Not only that, the state picked up the tab for any bad debts, which was the rationale for offloading the bank in the first place. That meant the state reimbursed the purchaser hundreds of millions of dollars, virtually eliminating any benefit to taxpayers.
Within four years, the then owner, Colonial, valued the State Bank operation at up to $2.75 billion.
Walker and Con Walker reckon governments should think about the value to taxpayers of retaining a business.
The three NSW energy distributors - Energy Australia, Integral Energy and Country Energy - delivered $849 million in profit in 2007 to the state. That represented a 6.3 per cent return on assets and a 25 per cent return on equity.
But when the sale process was completed in the dark of night earlier this year, virtually nothing was returned to taxpayers after all the concessions were taken into account. No wonder the private sector buyers were popping champagne corks.

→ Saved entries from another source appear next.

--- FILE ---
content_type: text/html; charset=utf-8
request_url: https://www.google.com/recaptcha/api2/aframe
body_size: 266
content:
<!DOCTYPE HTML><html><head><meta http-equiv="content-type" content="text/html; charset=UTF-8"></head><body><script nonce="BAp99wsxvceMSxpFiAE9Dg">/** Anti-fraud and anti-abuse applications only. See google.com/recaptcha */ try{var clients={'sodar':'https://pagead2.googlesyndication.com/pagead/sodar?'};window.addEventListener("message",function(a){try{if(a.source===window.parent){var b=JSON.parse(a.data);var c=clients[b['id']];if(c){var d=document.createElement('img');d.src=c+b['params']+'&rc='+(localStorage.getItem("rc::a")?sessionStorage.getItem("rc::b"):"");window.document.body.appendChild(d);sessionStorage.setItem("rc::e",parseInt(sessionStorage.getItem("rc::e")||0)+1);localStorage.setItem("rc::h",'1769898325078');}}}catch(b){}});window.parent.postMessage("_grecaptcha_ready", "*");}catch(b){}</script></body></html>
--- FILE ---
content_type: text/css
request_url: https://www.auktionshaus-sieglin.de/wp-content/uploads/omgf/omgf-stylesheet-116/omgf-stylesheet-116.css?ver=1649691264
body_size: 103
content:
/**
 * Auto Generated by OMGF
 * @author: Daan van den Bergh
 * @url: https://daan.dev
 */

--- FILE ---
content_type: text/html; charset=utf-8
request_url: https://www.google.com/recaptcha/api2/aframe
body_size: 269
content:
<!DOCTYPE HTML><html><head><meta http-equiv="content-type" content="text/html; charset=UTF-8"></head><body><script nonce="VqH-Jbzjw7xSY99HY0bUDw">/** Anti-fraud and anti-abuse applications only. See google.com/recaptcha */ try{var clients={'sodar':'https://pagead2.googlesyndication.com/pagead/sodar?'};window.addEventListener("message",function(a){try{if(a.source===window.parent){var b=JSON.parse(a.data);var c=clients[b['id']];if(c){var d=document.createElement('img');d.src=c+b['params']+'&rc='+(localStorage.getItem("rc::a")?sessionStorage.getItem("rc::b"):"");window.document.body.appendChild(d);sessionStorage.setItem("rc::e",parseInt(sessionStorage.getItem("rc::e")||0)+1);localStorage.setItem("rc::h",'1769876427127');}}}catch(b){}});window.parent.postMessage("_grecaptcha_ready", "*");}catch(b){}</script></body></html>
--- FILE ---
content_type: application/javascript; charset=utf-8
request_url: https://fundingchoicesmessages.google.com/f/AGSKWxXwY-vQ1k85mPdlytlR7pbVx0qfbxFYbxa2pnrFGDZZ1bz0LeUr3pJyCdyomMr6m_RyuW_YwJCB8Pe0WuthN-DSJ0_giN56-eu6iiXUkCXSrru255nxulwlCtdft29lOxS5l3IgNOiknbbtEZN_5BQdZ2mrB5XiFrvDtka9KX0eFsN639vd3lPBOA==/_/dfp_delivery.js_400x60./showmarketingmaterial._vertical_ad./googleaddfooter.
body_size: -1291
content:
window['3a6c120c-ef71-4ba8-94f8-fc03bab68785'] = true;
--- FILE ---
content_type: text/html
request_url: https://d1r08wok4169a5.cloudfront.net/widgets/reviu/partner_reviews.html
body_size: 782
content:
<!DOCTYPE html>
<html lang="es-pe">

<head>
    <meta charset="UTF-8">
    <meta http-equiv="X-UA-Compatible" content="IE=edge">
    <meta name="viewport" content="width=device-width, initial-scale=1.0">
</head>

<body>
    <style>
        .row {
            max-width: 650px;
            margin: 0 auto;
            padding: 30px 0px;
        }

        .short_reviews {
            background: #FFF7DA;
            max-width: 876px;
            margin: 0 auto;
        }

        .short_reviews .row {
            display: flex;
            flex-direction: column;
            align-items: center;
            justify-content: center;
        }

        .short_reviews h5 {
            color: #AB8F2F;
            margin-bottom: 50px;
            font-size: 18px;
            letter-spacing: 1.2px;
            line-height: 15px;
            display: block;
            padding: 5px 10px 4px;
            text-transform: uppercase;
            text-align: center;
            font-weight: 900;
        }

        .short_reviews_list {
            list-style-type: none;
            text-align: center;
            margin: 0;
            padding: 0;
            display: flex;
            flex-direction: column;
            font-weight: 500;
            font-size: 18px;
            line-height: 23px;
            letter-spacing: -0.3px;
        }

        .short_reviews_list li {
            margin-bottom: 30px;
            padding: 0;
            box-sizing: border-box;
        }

The recently elected O'Farrell government now is considering selling off the rest of the NSW power industry. But it is having second thoughts about whether to sell the lot, or just the power stations and retain control of the wires and poles.
Whichever way it jumps, taxpayers should be given access to not just the sale price but the methods by which the price was calculated.
As Walker and Con Walker argue, taxpayers should be entitled to an open and robust financial analysis of any sale that should compare the financial returns from retaining ownership to the benefits of a sale.
Late-night deals and secret calculations are simply not acceptable.